Joint offset in Franka FR3 with impedance control

Hello. I’m using the robot Franka FR3 in Isaac Sim 5.1.0 with impedance control. The problem is that I have an offset in the joint 6 of the robot. I calculate the torques to reach a pose where the end effector is perpendicular to the ground: [0, -0.785, 0, -2.356, 0, 1.571, 0.785], but the joint 6 can’t reach that configuration, and it stays near 3 radians (an offset of near 80 degrees).

I don’t know if there’s a problem with my code, but I don’t think is the way I calculate the torques, because I’m using also the real robot with the same effort equation and this doesn’t happen. There’s someone with the same problem controlling with torques the Franka FR3?

def compute_impedance_torques(self):

# Get full matrixes

        M_full = self.robot_view.get_mass_matrices(clone=False)\[0\]

        C_full = self.robot_view.get_coriolis_and_centrifugal_forces(clone=False)\[0\]

        G_full = self.robot_view.get_generalized_gravity_forces(clone=False)\[0\]

# Cut to7x7 y 7x1

        M = M_full\[:7, :7\]  # *Matriz de inercia*

        C = C_full\[:7\]      # *Vector Coriolis*

        G = G_full\[:7\]      # *Vector Gravedad*

# Get actual state

        q = self.robot_view.get_joint_positions(clone=False)\[0\]\[:7\]

        dq = self.robot_view.get_joint_velocities(clone=False)\[0\]\[:7\]

# Calculate error

        position_error = self.target_positions - q

# Control law: M * (Kp * error - Kd * vel) + Coriolis + Gravity

# Isaac gives Cas the forces vector C(q,dq)*dq

        torques = M @ (self.stiffness \* position_error - self.damping \* dq) + C + G

return torques

franka.apply_action(ArticulationAction(joint_efforts=full_torques))

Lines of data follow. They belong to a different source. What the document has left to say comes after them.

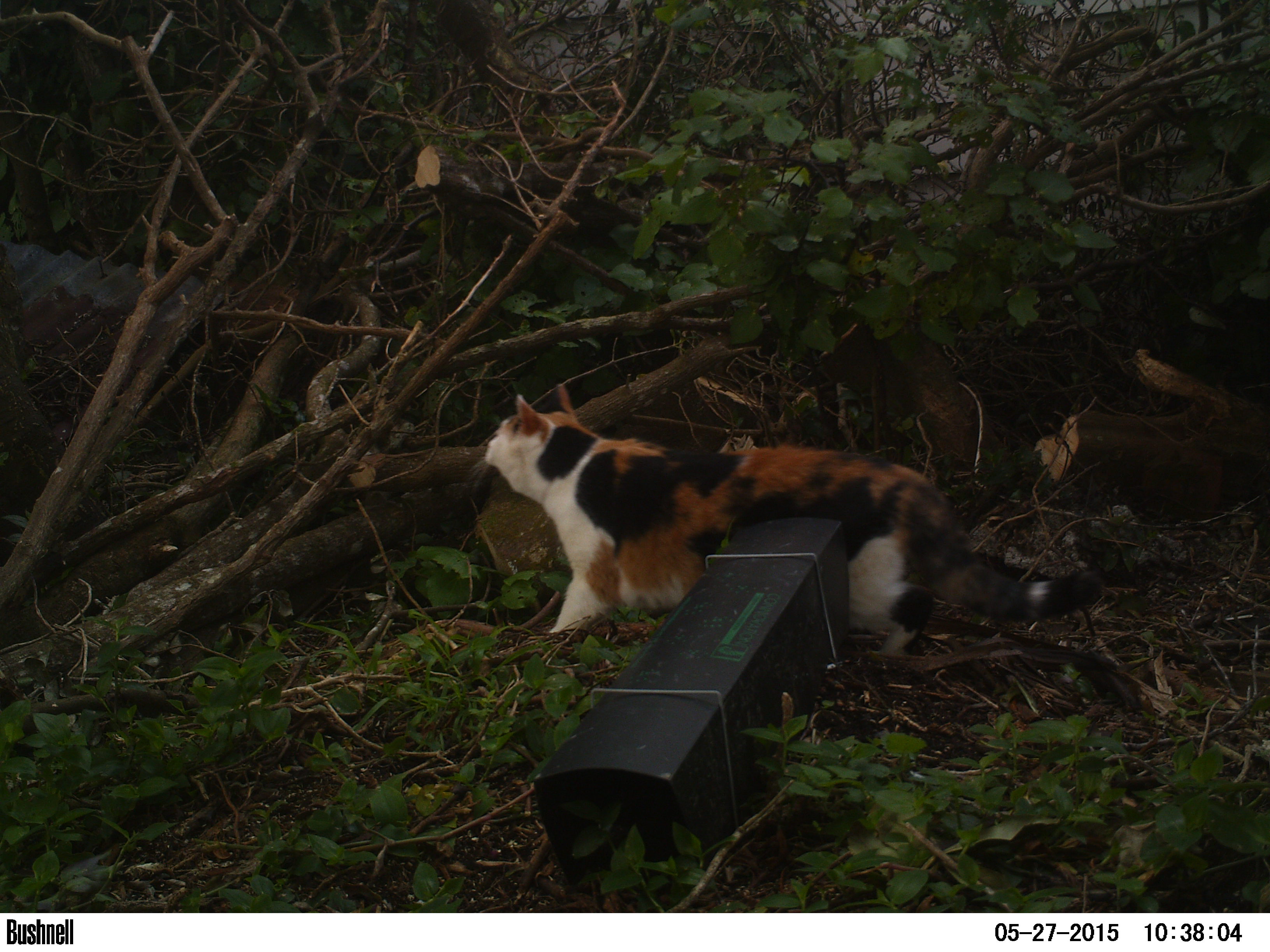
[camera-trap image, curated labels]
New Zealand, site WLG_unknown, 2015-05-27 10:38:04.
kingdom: Animalia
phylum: Chordata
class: Mammalia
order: Carnivora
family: Felidae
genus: Felis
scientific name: Felis catus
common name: domestic cat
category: cat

Thank you for posting this. The issue you’re experiencing—joint 6 of the Franka FR3 in Isaac Sim 5.1.0 consistently displaying a large offset when commanded via impedance control, despite using the same torque equation as on the real robot—has been observed by others and points to simulation-specific factors rather than a problem with your control law implementation.

Key Troubleshooting Steps

1. Joint Limits and Initial Configuration

  • Ensure the joint limit ranges for joint 6 are correctly set in your robot’s URDF or asset configuration in Isaac Sim.
  • The Franka FR3 typically has joint limits near [-2.897, 2.897] radians for most joints, but variations in simulated assets can occur. If Isaac Sim loads an incorrect asset or ignores limits, your controller might calculate a feasible target that the simulation’s kinematics can’t achieve.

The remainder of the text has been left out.